Extracted text =
To alleviate global energy and environment issues, efficient utilization of solar energy has been a key technology to achieve a prospective sustainable-energy society.¹ Since Fujishima and Honda used single crystal TiO₂ as a photocatalyst for the splitting of water under UV-light irradiation in 1972,² photocatalytic and photoelectrochemical (PEC) water splitting on semiconducting materials to convert solar energy into chemical energy has been studied extensively. However, the low solar-to-hydrogen (STH) efficiency for PEC water splitting is currently a bottle-neck that restricts its practical application of photocatalysis.³ For conventional TiO₂ photocatalyst, the narrow optical absorption range is a major problem because of its wide band gap (3.0 eV for rutile and 3.2 eV for anatase).⁴ As we known, a vast majority of the solar spectrum lies within the visible range,⁵ thus, great deals of semiconductors have been investigated, which can absorb more visible light. Among the numerous transition metal oxides, WO₃ has been considered to be a promising alternative for solar water splitting, because of its suitable band gap (∼2.65 eV) for visible light absorption,⁶ good electron transport properties,⁷ resilience to photocorrosion,⁸ good stability in acidic solution,⁹ moderate hole diffuse length (∼150 nm),¹⁰ and a positive enough valence band (VB) edge to provide a sufficient driving force for oxygen evolution.¹¹ Despite this, the efficiency of WO₃ for water oxidation is still low because of its fast photo-generated charge recombination. Some significant efforts have been made to improve the PEC performance, including metal^12–14 or nonmetal doping,^15–17 modification of WO₃ surface,¹⁸ the utilization of nanostructures and low-dimensional morphology.^19–22 It is known that there are increases of films' resistance and interfacial charge recombination in the nanoparticles films due to its numerous grain boundaries.²³ Comparatively, the low-dimensional nanostructured arrays can provide direct pathways for electron transport much faster than in nanoparticles films.^23–25 It has been suggested that the utilization of low-dimensional nanostructured arrays would be a promising approach to achieve better PEC performance.²⁶

Additionally, formation of hybrid heterojunction structures²⁷ has been becoming promising approaches to enhance the photocatalytic performance, which results in the efficient charge separation at the interface,²⁸ such as TiO₂/WO₃,^29,30 NiWO₄/WO₃ (ref. 31) and Fe₂O₃/WO₃.^32,33 Recently, graphitic carbon nitride (g-C₃N₄) has received wide attention since it has been regarded as the first metal-free photocatalyst under visible light illumination.^34,35 In general, g-C₃N₄ is prepared by pyrolysis of cyanamide,³⁶ melamine,³⁷ and more recently discovered thiourea and urea.^38,39 Many studies have confirmed that g-C₃N₄ is a good candidate for forming semiconductor heterojunctions with higher photocatalytic activity.^40–43 Due to its merits of low cost, reliable stability and suitable band gap of 2.7 eV, Zang et al. coupled the g-C₃N₄ with WO₃ nanoparticles, which showed high activity in methyl orange (MO) photodegradation.⁴⁴ Katsumata et al. prepared the g-C₃N₄/WO₃ composite with enhanced photocatalytic activity in H₂ production from triethanolamine aqueous solution,⁴⁵ because the photogenerated electrons of g-C₃N₄ have high reduction ability for hydrogen evolution. As g-C₃N₄ and WO₃ are both visible-light-driven photocatalysts, the g-C₃N₄/WO₃ heterojunction may be a promising candidate for efficient solar water splitting. However, both of the g-C₃N₄/WO₃ composites mentioned above were obtained by mechanical mixing.

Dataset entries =
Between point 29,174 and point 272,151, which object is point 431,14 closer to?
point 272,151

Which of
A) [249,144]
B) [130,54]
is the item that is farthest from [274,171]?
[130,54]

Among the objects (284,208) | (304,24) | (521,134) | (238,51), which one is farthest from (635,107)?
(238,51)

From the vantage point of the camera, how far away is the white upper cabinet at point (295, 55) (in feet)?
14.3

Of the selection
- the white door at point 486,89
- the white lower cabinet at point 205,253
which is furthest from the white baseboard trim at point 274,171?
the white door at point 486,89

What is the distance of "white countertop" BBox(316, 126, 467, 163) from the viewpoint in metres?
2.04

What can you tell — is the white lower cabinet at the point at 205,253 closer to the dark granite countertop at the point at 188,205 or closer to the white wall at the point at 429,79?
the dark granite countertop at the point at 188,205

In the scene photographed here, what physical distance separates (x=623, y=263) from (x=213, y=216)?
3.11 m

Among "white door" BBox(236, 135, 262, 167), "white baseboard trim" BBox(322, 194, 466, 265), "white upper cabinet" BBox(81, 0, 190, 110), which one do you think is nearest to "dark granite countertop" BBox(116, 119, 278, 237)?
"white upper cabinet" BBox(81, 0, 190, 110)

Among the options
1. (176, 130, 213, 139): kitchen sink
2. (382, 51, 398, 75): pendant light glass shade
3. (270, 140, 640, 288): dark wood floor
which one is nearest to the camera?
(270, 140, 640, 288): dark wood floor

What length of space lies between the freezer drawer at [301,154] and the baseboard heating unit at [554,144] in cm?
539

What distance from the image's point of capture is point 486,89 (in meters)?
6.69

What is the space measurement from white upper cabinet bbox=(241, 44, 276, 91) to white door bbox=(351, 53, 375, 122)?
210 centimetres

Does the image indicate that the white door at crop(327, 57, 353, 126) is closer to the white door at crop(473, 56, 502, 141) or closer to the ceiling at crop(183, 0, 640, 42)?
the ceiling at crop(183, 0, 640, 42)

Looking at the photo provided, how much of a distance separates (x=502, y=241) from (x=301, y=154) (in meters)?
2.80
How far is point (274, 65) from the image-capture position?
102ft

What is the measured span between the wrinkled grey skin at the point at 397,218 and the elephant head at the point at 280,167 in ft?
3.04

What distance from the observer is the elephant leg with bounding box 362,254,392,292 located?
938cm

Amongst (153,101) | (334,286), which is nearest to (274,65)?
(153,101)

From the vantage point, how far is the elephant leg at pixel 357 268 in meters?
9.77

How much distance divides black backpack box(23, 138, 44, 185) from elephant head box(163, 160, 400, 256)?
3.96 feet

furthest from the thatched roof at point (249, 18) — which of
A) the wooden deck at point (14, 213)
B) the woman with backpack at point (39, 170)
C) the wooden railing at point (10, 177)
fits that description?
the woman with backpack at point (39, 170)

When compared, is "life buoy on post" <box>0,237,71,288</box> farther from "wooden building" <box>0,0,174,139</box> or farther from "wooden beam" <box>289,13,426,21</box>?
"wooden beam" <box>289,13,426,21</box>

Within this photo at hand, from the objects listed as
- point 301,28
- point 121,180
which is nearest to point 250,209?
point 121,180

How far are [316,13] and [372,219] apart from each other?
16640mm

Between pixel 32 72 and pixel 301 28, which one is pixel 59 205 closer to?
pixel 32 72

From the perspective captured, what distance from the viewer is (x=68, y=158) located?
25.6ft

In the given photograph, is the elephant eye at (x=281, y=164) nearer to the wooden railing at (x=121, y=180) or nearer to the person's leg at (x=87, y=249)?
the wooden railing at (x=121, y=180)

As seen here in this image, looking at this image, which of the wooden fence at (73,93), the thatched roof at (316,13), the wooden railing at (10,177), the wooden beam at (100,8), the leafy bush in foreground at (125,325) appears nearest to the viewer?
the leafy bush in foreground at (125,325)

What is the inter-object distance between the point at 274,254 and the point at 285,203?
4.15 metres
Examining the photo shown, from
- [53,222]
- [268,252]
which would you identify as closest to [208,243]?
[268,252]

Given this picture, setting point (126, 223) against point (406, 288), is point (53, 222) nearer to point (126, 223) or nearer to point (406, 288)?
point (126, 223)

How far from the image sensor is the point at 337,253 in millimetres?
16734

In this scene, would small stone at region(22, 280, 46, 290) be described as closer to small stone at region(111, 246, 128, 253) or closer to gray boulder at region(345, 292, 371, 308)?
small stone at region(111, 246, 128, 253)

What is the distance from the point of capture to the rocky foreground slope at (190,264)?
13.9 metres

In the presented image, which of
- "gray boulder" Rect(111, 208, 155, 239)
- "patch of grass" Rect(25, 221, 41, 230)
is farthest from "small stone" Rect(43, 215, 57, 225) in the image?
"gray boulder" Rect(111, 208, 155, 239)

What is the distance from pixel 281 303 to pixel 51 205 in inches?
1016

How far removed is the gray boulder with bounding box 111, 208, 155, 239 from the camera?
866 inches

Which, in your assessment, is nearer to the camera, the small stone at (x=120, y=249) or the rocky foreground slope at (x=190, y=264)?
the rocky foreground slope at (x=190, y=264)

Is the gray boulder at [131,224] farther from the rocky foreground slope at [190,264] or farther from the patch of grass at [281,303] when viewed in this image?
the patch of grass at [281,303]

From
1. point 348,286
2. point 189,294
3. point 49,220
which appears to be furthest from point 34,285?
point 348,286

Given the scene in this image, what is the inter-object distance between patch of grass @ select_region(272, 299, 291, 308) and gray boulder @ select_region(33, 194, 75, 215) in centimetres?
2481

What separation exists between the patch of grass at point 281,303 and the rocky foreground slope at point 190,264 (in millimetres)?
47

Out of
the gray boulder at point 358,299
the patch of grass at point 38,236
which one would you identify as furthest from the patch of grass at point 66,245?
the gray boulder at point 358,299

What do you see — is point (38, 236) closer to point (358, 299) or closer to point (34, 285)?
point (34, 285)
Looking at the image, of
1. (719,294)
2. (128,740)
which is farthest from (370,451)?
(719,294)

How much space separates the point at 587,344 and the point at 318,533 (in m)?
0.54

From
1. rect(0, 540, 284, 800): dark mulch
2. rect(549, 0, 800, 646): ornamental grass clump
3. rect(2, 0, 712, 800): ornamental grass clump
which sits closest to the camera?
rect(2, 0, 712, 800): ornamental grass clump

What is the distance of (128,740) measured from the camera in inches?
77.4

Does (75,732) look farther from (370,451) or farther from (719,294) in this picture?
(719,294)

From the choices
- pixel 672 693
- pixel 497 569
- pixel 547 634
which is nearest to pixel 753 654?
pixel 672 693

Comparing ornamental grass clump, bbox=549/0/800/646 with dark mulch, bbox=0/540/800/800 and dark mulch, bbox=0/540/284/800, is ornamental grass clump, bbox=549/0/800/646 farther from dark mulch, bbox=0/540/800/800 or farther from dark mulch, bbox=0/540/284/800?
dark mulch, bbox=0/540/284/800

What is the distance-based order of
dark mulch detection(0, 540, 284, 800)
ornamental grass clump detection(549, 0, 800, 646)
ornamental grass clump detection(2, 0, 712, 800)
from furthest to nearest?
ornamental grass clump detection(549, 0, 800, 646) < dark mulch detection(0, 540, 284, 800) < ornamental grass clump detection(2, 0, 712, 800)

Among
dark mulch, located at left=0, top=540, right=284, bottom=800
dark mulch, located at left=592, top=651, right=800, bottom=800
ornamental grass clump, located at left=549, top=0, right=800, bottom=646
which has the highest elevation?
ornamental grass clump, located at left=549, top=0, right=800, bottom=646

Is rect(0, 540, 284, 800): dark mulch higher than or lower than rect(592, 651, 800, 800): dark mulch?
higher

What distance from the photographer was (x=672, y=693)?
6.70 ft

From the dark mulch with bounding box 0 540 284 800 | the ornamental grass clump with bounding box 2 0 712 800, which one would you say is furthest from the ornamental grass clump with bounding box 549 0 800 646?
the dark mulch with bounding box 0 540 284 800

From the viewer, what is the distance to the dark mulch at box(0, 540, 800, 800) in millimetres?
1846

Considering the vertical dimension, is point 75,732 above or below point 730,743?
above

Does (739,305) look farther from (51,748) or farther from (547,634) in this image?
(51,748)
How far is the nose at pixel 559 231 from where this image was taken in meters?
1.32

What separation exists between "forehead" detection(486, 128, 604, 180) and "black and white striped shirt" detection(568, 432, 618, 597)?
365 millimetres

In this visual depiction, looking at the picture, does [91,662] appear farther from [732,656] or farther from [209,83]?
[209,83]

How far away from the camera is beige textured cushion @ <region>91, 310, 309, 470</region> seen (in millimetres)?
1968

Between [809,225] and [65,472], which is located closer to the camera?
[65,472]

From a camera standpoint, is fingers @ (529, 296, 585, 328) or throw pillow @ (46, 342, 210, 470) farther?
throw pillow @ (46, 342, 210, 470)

Challenges =
1: Answer the following questions using the passage on solar water splitting:
(a) In what year did Fujishima and Honda use single crystal TiO₂ as a photocatalyst for splitting water under UV-light irradiation?
(b) What band gap does the passage give for WO₃?
(c) How were both of the g-C₃N₄/WO₃ composites mentioned in the passage obtained?
2: Quote everything in the rows from the line containing "What is the distance of (128,740)" down to the line containing "ornamental grass clump detection(549, 0, 800, 646) <", including both of those lines.

In response =
1:
(a) 1972
(b) ∼2.65 eV
(c) By mechanical mixing

2:
What is the distance of (128,740) measured from the camera in inches?
77.4

Does (75,732) look farther from (370,451) or farther from (719,294) in this picture?
(719,294)

From the choices
- pixel 672 693
- pixel 497 569
- pixel 547 634
which is nearest to pixel 753 654?
pixel 672 693

Comparing ornamental grass clump, bbox=549/0/800/646 with dark mulch, bbox=0/540/800/800 and dark mulch, bbox=0/540/284/800, is ornamental grass clump, bbox=549/0/800/646 farther from dark mulch, bbox=0/540/800/800 or farther from dark mulch, bbox=0/540/284/800?
dark mulch, bbox=0/540/284/800

What is the distance-based order of
dark mulch detection(0, 540, 284, 800)
ornamental grass clump detection(549, 0, 800, 646)
ornamental grass clump detection(2, 0, 712, 800)
from furthest to nearest?
ornamental grass clump detection(549, 0, 800, 646) < dark mulch detection(0, 540, 284, 800) < ornamental grass clump detection(2, 0, 712, 800)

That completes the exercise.